Снов было несколько. Только с прудом и летним вечером — ни одного.
Толстяк сидел за ресторанным столиком и уплетал греческий салат. Ел быстро, торопливо, глотал, почти не прожёвывая. Салатный лист, пропитанный оливкоывм маслом, упал ему на колени. Толстяк быстро подхватил его и, скомкав, засунул в рот.
— Не бойся, не отнимут, — сказал я ему.
Он глянул на меня — и зажмурился, отпрянул назад. Закашлял, захрипел, выплёвывая мягкие комья.

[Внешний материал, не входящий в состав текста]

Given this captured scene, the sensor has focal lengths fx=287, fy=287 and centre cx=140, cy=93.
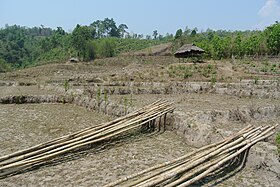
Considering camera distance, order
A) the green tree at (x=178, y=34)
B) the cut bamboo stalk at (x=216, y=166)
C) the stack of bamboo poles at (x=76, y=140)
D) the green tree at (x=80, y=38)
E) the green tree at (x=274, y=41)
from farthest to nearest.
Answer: the green tree at (x=178, y=34)
the green tree at (x=80, y=38)
the green tree at (x=274, y=41)
the stack of bamboo poles at (x=76, y=140)
the cut bamboo stalk at (x=216, y=166)

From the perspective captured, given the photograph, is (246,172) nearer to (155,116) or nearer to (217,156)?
(217,156)

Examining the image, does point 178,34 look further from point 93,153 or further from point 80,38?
point 93,153

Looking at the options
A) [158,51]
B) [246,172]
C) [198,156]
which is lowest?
[246,172]

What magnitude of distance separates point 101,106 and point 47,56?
2041 inches

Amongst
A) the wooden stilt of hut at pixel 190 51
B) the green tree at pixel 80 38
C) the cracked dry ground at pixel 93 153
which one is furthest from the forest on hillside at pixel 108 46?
the cracked dry ground at pixel 93 153

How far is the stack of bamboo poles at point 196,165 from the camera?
4.23m

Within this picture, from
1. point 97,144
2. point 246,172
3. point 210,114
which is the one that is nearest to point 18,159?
point 97,144

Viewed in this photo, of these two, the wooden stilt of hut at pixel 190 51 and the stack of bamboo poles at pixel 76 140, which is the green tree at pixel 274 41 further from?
the stack of bamboo poles at pixel 76 140

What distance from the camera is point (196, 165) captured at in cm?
472

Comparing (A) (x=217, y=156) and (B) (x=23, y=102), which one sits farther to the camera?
(B) (x=23, y=102)

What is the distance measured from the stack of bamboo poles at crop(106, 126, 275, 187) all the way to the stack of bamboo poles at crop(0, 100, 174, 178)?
5.85 feet

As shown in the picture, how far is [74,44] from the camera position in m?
46.7

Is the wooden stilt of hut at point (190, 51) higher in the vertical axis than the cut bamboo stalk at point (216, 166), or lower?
higher

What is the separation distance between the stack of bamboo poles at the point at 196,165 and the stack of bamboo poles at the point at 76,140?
178 cm
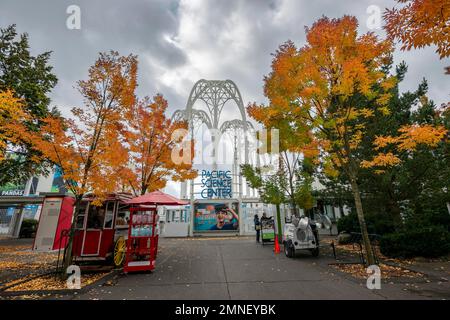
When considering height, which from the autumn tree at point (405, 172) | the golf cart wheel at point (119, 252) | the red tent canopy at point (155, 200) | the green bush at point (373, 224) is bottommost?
the golf cart wheel at point (119, 252)

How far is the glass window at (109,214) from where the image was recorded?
8.30m

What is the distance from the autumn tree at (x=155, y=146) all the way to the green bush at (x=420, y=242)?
36.9 ft

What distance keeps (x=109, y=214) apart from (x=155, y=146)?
19.0 ft

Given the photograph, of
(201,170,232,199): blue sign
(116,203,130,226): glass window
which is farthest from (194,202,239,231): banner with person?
(116,203,130,226): glass window

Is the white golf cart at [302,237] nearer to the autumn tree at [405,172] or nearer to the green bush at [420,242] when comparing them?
the green bush at [420,242]

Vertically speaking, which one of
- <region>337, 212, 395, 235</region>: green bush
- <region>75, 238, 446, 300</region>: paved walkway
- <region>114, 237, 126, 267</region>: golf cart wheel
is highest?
<region>337, 212, 395, 235</region>: green bush

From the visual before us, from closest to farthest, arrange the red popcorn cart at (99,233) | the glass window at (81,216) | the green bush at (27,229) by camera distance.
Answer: the red popcorn cart at (99,233) → the glass window at (81,216) → the green bush at (27,229)

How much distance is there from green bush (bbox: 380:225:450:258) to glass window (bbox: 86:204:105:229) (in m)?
12.3

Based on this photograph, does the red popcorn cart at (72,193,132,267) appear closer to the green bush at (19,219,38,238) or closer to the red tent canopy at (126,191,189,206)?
the red tent canopy at (126,191,189,206)

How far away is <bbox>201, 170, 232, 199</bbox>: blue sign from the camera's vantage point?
77.5ft

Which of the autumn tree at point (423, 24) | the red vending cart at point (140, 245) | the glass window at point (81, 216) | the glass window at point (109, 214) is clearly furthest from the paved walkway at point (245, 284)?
the autumn tree at point (423, 24)

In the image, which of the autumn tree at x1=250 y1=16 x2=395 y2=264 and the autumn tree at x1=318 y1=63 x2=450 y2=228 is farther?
the autumn tree at x1=318 y1=63 x2=450 y2=228

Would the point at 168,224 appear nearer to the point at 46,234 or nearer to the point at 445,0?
the point at 46,234

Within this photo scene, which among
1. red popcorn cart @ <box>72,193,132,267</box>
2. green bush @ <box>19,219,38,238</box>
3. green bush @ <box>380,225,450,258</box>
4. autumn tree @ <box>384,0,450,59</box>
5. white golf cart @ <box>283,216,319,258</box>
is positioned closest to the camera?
autumn tree @ <box>384,0,450,59</box>
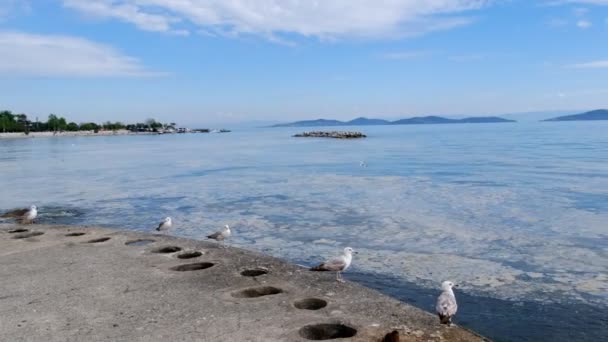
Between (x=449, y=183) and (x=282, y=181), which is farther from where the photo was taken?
(x=282, y=181)

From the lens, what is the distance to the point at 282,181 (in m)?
32.2

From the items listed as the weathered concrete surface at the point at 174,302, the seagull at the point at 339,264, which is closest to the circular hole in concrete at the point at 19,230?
the weathered concrete surface at the point at 174,302

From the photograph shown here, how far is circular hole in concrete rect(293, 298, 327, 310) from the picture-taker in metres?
9.14

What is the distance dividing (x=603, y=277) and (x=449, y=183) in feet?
56.0

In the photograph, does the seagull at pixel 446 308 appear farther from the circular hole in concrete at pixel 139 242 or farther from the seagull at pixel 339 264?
the circular hole in concrete at pixel 139 242

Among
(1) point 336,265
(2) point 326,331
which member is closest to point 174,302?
(2) point 326,331

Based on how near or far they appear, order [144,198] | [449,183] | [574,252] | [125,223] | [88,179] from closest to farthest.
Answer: [574,252]
[125,223]
[144,198]
[449,183]
[88,179]

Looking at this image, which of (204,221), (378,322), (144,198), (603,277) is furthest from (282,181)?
(378,322)

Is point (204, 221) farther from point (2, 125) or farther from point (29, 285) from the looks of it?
point (2, 125)

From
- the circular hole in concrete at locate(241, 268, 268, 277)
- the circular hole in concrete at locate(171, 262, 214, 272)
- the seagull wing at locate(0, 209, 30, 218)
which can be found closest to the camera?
the circular hole in concrete at locate(241, 268, 268, 277)

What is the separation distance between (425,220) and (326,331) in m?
11.2

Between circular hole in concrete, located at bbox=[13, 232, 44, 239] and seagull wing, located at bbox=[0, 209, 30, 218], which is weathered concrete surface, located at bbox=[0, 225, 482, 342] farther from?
seagull wing, located at bbox=[0, 209, 30, 218]

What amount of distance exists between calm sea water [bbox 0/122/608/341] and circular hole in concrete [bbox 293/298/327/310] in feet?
7.52

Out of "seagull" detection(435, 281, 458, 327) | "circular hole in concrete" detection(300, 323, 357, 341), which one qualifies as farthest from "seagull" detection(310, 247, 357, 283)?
"seagull" detection(435, 281, 458, 327)
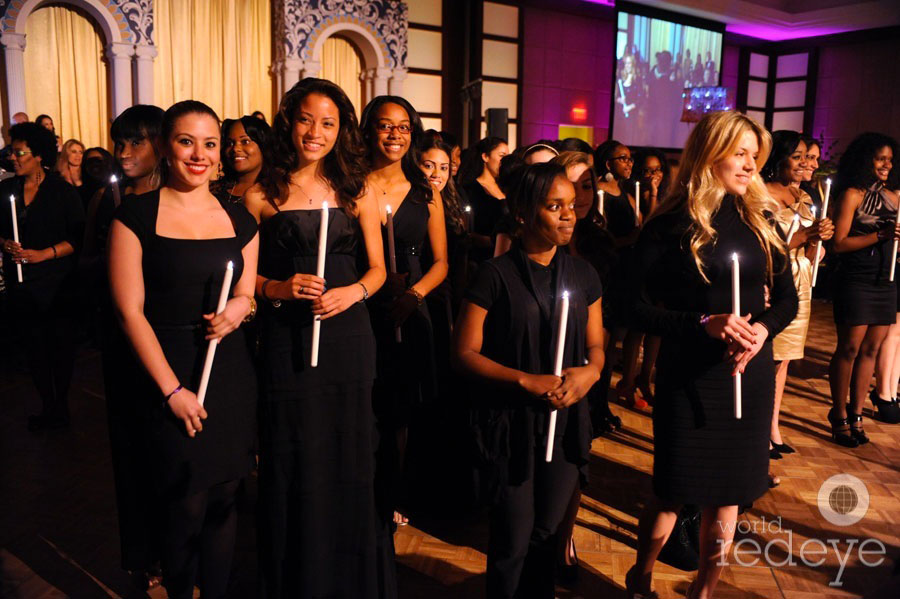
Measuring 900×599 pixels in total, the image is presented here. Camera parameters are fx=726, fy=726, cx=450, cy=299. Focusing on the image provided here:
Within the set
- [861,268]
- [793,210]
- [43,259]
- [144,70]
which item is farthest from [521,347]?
[144,70]

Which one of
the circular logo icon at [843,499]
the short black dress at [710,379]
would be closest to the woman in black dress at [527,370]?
the short black dress at [710,379]

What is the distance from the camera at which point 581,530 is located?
2928 mm

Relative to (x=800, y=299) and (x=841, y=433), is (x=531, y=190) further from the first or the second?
(x=841, y=433)

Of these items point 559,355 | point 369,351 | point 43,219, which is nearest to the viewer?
point 559,355

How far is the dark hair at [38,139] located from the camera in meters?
3.76

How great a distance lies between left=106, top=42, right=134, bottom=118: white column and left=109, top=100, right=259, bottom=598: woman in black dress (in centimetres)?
706

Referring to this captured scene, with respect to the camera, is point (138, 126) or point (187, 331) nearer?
point (187, 331)

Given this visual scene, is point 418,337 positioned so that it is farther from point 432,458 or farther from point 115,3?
point 115,3

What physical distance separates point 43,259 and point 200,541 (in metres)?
2.43

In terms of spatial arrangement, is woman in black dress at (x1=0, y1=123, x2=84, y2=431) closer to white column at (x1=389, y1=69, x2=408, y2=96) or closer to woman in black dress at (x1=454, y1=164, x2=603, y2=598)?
woman in black dress at (x1=454, y1=164, x2=603, y2=598)

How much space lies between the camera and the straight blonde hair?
2021 millimetres

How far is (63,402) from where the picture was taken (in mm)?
4027

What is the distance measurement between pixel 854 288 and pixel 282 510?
329cm

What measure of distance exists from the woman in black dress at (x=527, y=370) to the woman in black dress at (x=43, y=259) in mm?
2888
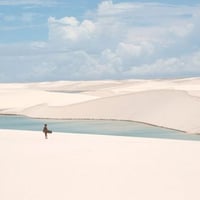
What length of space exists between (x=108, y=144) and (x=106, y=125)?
15.1m

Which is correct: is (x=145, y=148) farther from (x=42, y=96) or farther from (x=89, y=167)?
(x=42, y=96)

У него вдруг горлом пошла кровь.
— Тоже мне — прокурор!
Я засунул руки в карманы и, насвистывая, пошёл прочь.
В другой сон.
В т ом сне было хуже. Я бродил между каких-то сараев, гаражей, собранных в беспорядке зловонных мусорных контейнеров.
Где-то рядом мяукала кошка — противно, надоедливо, надсадно.
Я шёл и шёл, уходя всё дальше в темноту, а она всё время была рядом.
И мяукала… будто просила чего-то.
— Да зактнись же ты, тварь!
Я поднял с земли осколок кирпича.
И начался ещё один сон.
Но его я уже не запомнил… Он был какой-то совсем уж несвязный. Кажется, кто-то подбегал ко мне, тряс, пытался ударить по щеке.
Чепуха…
Я проспал завтрак.
Был день выступления Вероники.
Я открыл глаза и сразу же решил, что уже очень поздно. Потому что выспался.
Прежде будили нас довольно рано (для меня — так очень рано) и пробуждение было тяжёлым.
В тот день меня не разбудил никто.
Голова не болела, была ясной и чистой. Томление позднего утра.